How to Extract Metadata from CAD Files (DWG and DXF)
CAD file metadata includes drawing properties like author, title, revision history, creation and modification timestamps, units, coordinate systems, layer definitions, and block reference counts. This guide covers practical methods for extracting that metadata from DWG and DXF files using Python ezdxf, ODA File Converter, LibreDWG, and structured extraction platforms.
What Metadata Lives Inside CAD Files
Every DWG or DXF file carries two layers of information: the geometry people draw and the metadata that describes the drawing itself. That metadata is spread across the file header, drawing properties, and structural elements like layers and blocks. Knowing where to find it is the first step toward extracting it programmatically.
DWG is AutoCAD's native binary format, used by over 5 million AutoCAD users worldwide. DXF (Drawing Exchange Format) is its text-based sibling, designed for interoperability between CAD applications. Both formats store the same core metadata, but DXF exposes it as human-readable ASCII in its HEADER section, while DWG buries it in a proprietary binary structure that requires specialized parsers.
Here is what you can expect to find in a typical CAD file's metadata:
- Drawing properties: Author, title, subject, keywords, comments, and revision number. These are set manually in AutoCAD's Drawing Properties dialog or through scripting.

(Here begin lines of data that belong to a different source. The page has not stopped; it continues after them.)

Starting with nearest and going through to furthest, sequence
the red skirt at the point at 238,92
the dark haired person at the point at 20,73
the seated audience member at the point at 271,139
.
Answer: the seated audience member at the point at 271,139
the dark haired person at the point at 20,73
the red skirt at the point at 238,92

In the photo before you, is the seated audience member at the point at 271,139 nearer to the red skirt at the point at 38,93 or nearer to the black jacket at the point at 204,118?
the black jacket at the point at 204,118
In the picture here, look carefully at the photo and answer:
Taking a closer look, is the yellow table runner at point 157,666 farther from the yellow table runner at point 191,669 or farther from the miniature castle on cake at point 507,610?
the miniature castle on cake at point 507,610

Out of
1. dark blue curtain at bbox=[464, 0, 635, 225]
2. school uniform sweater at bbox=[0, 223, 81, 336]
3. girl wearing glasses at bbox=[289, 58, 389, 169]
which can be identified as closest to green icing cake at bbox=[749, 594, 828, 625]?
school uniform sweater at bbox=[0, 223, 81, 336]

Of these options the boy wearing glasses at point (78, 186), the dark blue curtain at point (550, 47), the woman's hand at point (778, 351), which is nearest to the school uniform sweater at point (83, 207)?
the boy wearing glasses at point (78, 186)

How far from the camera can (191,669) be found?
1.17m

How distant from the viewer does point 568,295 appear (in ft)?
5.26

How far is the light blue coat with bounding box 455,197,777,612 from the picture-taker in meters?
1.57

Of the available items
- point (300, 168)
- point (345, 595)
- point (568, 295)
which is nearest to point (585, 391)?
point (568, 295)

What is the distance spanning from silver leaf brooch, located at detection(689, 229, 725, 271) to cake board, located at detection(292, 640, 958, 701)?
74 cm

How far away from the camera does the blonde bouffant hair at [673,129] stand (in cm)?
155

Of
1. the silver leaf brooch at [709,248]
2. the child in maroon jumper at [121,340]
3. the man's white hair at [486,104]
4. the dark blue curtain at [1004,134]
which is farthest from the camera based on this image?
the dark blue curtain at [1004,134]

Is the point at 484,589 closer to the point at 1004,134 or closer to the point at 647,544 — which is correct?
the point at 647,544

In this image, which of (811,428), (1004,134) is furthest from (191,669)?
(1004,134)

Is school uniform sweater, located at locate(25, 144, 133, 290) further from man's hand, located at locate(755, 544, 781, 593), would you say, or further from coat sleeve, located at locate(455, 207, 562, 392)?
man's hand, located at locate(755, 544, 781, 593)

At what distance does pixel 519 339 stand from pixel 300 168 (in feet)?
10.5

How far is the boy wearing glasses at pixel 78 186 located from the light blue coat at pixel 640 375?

- Timestamps: Creation date (
$TDCREATE) and last modification date ($TDUPDATE), stored as Julian day fractions. - Version identifier: The
$ACADVERvariable tells you which AutoCAD version created the file. AC1032 means AutoCAD 2018 or later. - Units and scale:
$INSUNITSdefines the drawing units (millimeters, inches, meters), while$MEASUREMENTdistinguishes between Imperial and Metric defaults. - Coordinate system: The current UCS (User Coordinate System) origin, X-axis, and Y-axis define how geometry is oriented in space.
- Last saved by: The
$LASTSAVEDBYvariable records the username of the person who last modified the file. - Code page:
$DWGCODEPAGEspecifies the character encoding, which matters when filenames or text entities use non-ASCII characters.

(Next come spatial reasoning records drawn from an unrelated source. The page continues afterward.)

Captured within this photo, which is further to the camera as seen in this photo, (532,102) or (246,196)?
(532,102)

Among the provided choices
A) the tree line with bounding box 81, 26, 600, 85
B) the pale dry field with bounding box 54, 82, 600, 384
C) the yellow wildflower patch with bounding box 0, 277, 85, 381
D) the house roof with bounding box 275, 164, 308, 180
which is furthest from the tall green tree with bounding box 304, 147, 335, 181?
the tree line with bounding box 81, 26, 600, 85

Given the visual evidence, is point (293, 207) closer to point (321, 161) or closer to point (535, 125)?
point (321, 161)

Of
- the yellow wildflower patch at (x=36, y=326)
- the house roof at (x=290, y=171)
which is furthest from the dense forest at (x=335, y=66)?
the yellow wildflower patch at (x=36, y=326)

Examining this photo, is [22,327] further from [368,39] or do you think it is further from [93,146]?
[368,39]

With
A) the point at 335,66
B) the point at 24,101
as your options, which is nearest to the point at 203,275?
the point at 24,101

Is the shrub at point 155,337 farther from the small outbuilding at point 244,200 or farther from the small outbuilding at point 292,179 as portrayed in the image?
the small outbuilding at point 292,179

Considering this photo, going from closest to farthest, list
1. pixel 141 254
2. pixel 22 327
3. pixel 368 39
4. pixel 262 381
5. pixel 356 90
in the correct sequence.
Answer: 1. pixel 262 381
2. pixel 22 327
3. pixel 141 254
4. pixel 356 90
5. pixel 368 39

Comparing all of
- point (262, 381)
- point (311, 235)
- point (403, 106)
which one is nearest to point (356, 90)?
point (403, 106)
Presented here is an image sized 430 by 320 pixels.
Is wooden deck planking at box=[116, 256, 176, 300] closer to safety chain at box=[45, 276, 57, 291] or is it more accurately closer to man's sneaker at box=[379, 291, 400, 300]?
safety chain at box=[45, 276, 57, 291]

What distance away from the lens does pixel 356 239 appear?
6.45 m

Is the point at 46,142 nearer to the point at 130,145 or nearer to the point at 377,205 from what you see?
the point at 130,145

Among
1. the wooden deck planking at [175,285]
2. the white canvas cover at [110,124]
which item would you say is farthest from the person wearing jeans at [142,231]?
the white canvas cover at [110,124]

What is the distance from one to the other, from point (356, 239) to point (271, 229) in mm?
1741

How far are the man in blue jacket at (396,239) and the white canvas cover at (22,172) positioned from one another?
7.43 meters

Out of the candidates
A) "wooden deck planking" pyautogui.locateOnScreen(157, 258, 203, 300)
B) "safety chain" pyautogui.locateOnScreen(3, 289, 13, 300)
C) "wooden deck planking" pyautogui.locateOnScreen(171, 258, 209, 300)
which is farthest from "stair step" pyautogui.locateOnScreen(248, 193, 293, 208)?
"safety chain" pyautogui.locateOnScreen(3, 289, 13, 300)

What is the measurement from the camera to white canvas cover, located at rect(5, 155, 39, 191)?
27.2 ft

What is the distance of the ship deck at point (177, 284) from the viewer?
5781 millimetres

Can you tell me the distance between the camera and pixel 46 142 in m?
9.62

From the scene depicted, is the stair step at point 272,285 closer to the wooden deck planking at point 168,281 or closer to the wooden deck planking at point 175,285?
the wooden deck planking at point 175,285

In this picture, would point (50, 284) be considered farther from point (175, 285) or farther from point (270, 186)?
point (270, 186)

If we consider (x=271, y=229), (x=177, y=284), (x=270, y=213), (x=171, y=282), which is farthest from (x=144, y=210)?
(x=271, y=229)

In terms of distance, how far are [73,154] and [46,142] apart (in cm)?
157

DXF files store these variables in a HEADER section containing over 200 system variables. Each variable appears as a group code 9 line with the variable name, followed by one or more lines supplying the value. For DWG files, the same data exists but requires parsing the binary header, which is where tools like ODA SDK and LibreDWG come in.
Beyond header variables, structural metadata is equally valuable. Layer definitions tell you how a drawing is organized (electrical, plumbing, structural). Block references reveal reusable component counts. The CLASSES section describes custom objects. For architecture and engineering firms managing thousands of drawings, this structural metadata is often more useful than timestamps.
Extracting DXF Metadata with Python ezdxf
The ezdxf library is the standard Python tool for working with DXF files. It reads and writes all DXF versions from AutoCAD R12 (AC1009) through R2018 (AC1032), and it gives you direct access to every header variable and entity in the drawing.
Install and load a DXF file
pip install ezdxf
import ezdxf
doc = ezdxf.readfile("floorplan.dxf")
Read header variables
The header section is accessible through doc.header, which behaves like a dictionary keyed by variable names:
version = doc.header["$ACADVER"]
created = doc.header["$TDCREATE"]
updated = doc.header["$TDUPDATE"]
units = doc.header["$INSUNITS"]
last_saved_by = doc.header.get("$LASTSAVEDBY", "Unknown")
code_page = doc.header.get("$DWGCODEPAGE", "Unknown")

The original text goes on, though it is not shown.